### Dataset items
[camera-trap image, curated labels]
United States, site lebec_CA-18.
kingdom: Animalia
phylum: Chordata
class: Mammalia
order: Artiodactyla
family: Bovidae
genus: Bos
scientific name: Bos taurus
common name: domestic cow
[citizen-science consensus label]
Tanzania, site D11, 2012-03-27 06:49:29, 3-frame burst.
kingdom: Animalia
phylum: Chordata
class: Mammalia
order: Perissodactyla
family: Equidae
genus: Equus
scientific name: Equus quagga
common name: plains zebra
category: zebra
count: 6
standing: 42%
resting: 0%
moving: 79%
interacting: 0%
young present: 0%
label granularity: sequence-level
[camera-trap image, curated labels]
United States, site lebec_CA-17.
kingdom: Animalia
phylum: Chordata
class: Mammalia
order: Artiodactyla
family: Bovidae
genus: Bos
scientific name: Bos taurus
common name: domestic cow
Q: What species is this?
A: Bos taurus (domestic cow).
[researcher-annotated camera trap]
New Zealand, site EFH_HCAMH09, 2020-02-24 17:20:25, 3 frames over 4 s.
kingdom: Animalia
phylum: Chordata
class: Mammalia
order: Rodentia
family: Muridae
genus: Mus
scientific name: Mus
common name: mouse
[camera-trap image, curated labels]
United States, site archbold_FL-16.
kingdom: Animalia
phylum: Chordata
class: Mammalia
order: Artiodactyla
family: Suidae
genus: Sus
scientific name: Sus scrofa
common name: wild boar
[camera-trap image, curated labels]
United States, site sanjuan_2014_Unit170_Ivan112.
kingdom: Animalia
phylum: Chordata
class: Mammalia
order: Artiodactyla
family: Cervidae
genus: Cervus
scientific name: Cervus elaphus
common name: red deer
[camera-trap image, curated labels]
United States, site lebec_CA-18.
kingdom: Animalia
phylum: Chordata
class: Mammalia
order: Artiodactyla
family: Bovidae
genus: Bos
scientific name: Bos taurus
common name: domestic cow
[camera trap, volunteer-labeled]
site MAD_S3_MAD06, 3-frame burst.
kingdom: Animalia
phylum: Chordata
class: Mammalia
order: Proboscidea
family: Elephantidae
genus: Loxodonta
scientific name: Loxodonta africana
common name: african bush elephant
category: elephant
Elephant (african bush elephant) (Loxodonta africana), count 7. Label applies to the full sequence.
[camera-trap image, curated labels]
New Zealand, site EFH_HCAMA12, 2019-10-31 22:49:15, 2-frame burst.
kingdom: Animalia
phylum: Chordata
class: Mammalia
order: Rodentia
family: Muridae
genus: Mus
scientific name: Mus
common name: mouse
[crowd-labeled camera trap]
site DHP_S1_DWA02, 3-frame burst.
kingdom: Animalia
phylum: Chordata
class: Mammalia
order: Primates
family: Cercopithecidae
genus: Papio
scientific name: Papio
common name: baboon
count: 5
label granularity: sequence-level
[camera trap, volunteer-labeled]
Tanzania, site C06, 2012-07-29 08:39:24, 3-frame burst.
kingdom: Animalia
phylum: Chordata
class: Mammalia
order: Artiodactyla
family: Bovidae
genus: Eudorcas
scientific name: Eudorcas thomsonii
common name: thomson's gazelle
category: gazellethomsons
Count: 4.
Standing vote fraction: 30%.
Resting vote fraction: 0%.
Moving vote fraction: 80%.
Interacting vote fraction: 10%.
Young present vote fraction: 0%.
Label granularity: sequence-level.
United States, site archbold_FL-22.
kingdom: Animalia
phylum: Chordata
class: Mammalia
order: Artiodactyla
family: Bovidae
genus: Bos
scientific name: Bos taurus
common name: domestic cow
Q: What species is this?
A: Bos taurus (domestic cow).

### Your task
Each record is to be retyped exactly as it appears.

### Answer space
[camera-trap image, curated labels]
United States, site lebec_CA-18.
kingdom: Animalia
phylum: Chordata
class: Mammalia
order: Artiodactyla
family: Bovidae
genus: Bos
scientific name: Bos taurus
common name: domestic cow
[citizen-science consensus label]
Tanzania, site D11, 2012-03-27 06:49:29, 3-frame burst.
kingdom: Animalia
phylum: Chordata
class: Mammalia
order: Perissodactyla
family: Equidae
genus: Equus
scientific name: Equus quagga
common name: plains zebra
category: zebra
count: 6
standing: 42%
resting: 0%
moving: 79%
interacting: 0%
young present: 0%
label granularity: sequence-level
[camera-trap image, curated labels]
United States, site lebec_CA-17.
kingdom: Animalia
phylum: Chordata
class: Mammalia
order: Artiodactyla
family: Bovidae
genus: Bos
scientific name: Bos taurus
common name: domestic cow
Q: What species is this?
A: Bos taurus (domestic cow).
[researcher-annotated camera trap]
New Zealand, site EFH_HCAMH09, 2020-02-24 17:20:25, 3 frames over 4 s.
kingdom: Animalia
phylum: Chordata
class: Mammalia
order: Rodentia
family: Muridae
genus: Mus
scientific name: Mus
common name: mouse
[camera-trap image, curated labels]
United States, site archbold_FL-16.
kingdom: Animalia
phylum: Chordata
class: Mammalia
order: Artiodactyla
family: Suidae
genus: Sus
scientific name: Sus scrofa
common name: wild boar
[camera-trap image, curated labels]
United States, site sanjuan_2014_Unit170_Ivan112.
kingdom: Animalia
phylum: Chordata
class: Mammalia
order: Artiodactyla
family: Cervidae
genus: Cervus
scientific name: Cervus elaphus
common name: red deer
[camera-trap image, curated labels]
United States, site lebec_CA-18.
kingdom: Animalia
phylum: Chordata
class: Mammalia
order: Artiodactyla
family: Bovidae
genus: Bos
scientific name: Bos taurus
common name: domestic cow
[camera trap, volunteer-labeled]
site MAD_S3_MAD06, 3-frame burst.
kingdom: Animalia
phylum: Chordata
class: Mammalia
order: Proboscidea
family: Elephantidae
genus: Loxodonta
scientific name: Loxodonta africana
common name: african bush elephant
category: elephant
Elephant (african bush elephant) (Loxodonta africana), count 7. Label applies to the full sequence.
[camera-trap image, curated labels]
New Zealand, site EFH_HCAMA12, 2019-10-31 22:49:15, 2-frame burst.
kingdom: Animalia
phylum: Chordata
class: Mammalia
order: Rodentia
family: Muridae
genus: Mus
scientific name: Mus
common name: mouse
[crowd-labeled camera trap]
site DHP_S1_DWA02, 3-frame burst.
kingdom: Animalia
phylum: Chordata
class: Mammalia
order: Primates
family: Cercopithecidae
genus: Papio
scientific name: Papio
common name: baboon
count: 5
label granularity: sequence-level
[camera trap, volunteer-labeled]
Tanzania, site C06, 2012-07-29 08:39:24, 3-frame burst.
kingdom: Animalia
phylum: Chordata
class: Mammalia
order: Artiodactyla
family: Bovidae
genus: Eudorcas
scientific name: Eudorcas thomsonii
common name: thomson's gazelle
category: gazellethomsons
Count: 4.
Standing vote fraction: 30%.
Resting vote fraction: 0%.
Moving vote fraction: 80%.
Interacting vote fraction: 10%.
Young present vote fraction: 0%.
Label granularity: sequence-level.
United States, site archbold_FL-22.
kingdom: Animalia
phylum: Chordata
class: Mammalia
order: Artiodactyla
family: Bovidae
genus: Bos
scientific name: Bos taurus
common name: domestic cow
Q: What species is this?
A: Bos taurus (domestic cow).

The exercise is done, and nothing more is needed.